(Stored entries)
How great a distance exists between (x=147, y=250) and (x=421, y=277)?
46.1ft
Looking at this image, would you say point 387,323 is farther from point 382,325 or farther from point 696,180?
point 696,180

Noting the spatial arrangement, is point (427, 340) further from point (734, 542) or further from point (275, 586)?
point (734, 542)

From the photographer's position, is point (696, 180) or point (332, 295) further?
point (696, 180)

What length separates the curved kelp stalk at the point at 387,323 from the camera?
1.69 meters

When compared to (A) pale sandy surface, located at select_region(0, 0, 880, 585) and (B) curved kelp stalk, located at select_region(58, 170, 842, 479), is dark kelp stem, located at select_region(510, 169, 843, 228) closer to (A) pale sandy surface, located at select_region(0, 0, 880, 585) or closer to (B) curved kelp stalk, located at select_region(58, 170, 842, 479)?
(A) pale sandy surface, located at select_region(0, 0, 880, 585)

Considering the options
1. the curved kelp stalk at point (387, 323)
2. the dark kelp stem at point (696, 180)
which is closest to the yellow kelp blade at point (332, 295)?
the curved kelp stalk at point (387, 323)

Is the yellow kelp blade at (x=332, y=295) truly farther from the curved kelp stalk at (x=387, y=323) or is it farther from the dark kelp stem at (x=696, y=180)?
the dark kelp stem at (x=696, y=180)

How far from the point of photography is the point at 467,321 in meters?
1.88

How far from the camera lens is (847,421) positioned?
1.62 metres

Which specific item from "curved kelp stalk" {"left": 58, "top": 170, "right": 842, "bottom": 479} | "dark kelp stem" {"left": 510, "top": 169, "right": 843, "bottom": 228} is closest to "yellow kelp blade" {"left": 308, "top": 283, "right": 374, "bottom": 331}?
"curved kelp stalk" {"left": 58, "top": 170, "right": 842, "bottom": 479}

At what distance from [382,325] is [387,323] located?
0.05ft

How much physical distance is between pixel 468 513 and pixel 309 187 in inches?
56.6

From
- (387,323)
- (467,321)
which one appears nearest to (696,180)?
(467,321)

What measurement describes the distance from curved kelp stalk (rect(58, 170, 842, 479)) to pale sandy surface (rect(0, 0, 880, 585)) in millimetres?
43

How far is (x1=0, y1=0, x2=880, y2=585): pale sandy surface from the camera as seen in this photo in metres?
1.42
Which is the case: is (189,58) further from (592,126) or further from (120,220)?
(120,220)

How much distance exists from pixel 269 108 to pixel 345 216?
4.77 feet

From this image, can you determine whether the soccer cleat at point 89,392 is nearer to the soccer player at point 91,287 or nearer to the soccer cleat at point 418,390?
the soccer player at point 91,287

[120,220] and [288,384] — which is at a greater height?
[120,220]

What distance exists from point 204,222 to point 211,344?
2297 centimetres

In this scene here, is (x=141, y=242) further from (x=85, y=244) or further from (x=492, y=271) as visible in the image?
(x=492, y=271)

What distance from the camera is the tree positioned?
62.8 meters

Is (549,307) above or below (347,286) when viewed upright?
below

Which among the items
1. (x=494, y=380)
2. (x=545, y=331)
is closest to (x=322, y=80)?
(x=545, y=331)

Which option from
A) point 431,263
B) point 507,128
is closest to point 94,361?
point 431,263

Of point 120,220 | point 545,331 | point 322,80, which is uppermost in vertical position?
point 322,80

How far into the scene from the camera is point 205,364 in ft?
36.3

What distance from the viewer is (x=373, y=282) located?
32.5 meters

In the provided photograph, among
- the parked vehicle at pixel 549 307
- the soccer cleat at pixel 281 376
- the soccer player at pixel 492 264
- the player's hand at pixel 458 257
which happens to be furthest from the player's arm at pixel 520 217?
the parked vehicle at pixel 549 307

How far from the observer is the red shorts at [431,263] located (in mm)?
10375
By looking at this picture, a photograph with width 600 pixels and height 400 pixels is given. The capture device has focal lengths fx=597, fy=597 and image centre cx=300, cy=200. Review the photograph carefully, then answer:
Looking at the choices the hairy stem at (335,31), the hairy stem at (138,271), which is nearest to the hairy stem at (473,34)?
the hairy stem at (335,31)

### Written request
Reproduce all the records above, swapping "yellow kelp blade" for "golden kelp frond" wherever it appears and leaving everything else unchanged.

### Solution below
How great a distance exists between (x=147, y=250) and (x=421, y=277)?
46.1ft
Looking at this image, would you say point 387,323 is farther from point 382,325 or farther from point 696,180?
point 696,180

Noting the spatial arrangement, is point (427, 340) further from point (734, 542) or further from point (275, 586)?
point (734, 542)

From the photographer's position, is point (696, 180) or point (332, 295) further?
point (696, 180)

What length separates the curved kelp stalk at the point at 387,323 from the camera?
1.69 meters

When compared to (A) pale sandy surface, located at select_region(0, 0, 880, 585) and (B) curved kelp stalk, located at select_region(58, 170, 842, 479), is dark kelp stem, located at select_region(510, 169, 843, 228) closer to (A) pale sandy surface, located at select_region(0, 0, 880, 585) or closer to (B) curved kelp stalk, located at select_region(58, 170, 842, 479)?
(A) pale sandy surface, located at select_region(0, 0, 880, 585)

Considering the options
1. the curved kelp stalk at point (387, 323)
2. the dark kelp stem at point (696, 180)
which is closest to the golden kelp frond at point (332, 295)?
the curved kelp stalk at point (387, 323)

Is the golden kelp frond at (x=332, y=295) truly farther from the curved kelp stalk at (x=387, y=323) or is it farther from the dark kelp stem at (x=696, y=180)?
the dark kelp stem at (x=696, y=180)

How far from the point of photography is the point at 467,321 in meters?
1.88

How far from the camera lens is (847,421) positioned?
1.62 metres

Which specific item from "curved kelp stalk" {"left": 58, "top": 170, "right": 842, "bottom": 479} | "dark kelp stem" {"left": 510, "top": 169, "right": 843, "bottom": 228} is closest to "golden kelp frond" {"left": 308, "top": 283, "right": 374, "bottom": 331}?
"curved kelp stalk" {"left": 58, "top": 170, "right": 842, "bottom": 479}

At what distance from [382,325] is [387,323] located?
0.05ft

How much physical distance is between pixel 468 513 and pixel 309 187 in inches?
56.6

From
- (387,323)
- (467,321)
which one appears nearest to (696,180)?
(467,321)

What measurement describes the distance from curved kelp stalk (rect(58, 170, 842, 479)) to pale sandy surface (rect(0, 0, 880, 585)) in millimetres?
43

How far is (x1=0, y1=0, x2=880, y2=585): pale sandy surface from the camera as seen in this photo in metres?
1.42
Which is the case: is (189,58) further from (592,126) or further from (120,220)?
(120,220)

How much distance exists from pixel 269 108 to pixel 345 216?
4.77 feet

From this image, can you determine whether the soccer cleat at point 89,392 is nearer to the soccer player at point 91,287 or nearer to the soccer cleat at point 418,390?
the soccer player at point 91,287

[120,220] and [288,384] — which is at a greater height?
[120,220]

What distance exists from point 204,222 to point 211,344?
2297 centimetres

In this scene here, is (x=141, y=242) further from (x=85, y=244) or further from (x=492, y=271) as visible in the image?
(x=492, y=271)

What distance from the camera is the tree positioned?
62.8 meters

Is (549,307) above or below (347,286) when viewed upright?
below

Which among the items
1. (x=494, y=380)
2. (x=545, y=331)
is closest to (x=322, y=80)?
(x=545, y=331)

Which option from
A) point 431,263
B) point 507,128
is closest to point 94,361?
point 431,263

Of point 120,220 | point 545,331 | point 322,80, which is uppermost in vertical position?
point 322,80

How far into the scene from the camera is point 205,364 in ft?
36.3

What distance from the viewer is (x=373, y=282) located?
32.5 meters

In the provided photograph, among
- the parked vehicle at pixel 549 307
- the soccer cleat at pixel 281 376
- the soccer player at pixel 492 264
- the player's hand at pixel 458 257
which happens to be furthest from the player's arm at pixel 520 217?
the parked vehicle at pixel 549 307

How far from the observer is the red shorts at [431,263] located (in mm)?
10375
By looking at this picture, a photograph with width 600 pixels and height 400 pixels is given. The capture device has focal lengths fx=597, fy=597 and image centre cx=300, cy=200. Review the photograph carefully, then answer:
Looking at the choices the hairy stem at (335,31), the hairy stem at (138,271), which is nearest to the hairy stem at (473,34)?
the hairy stem at (335,31)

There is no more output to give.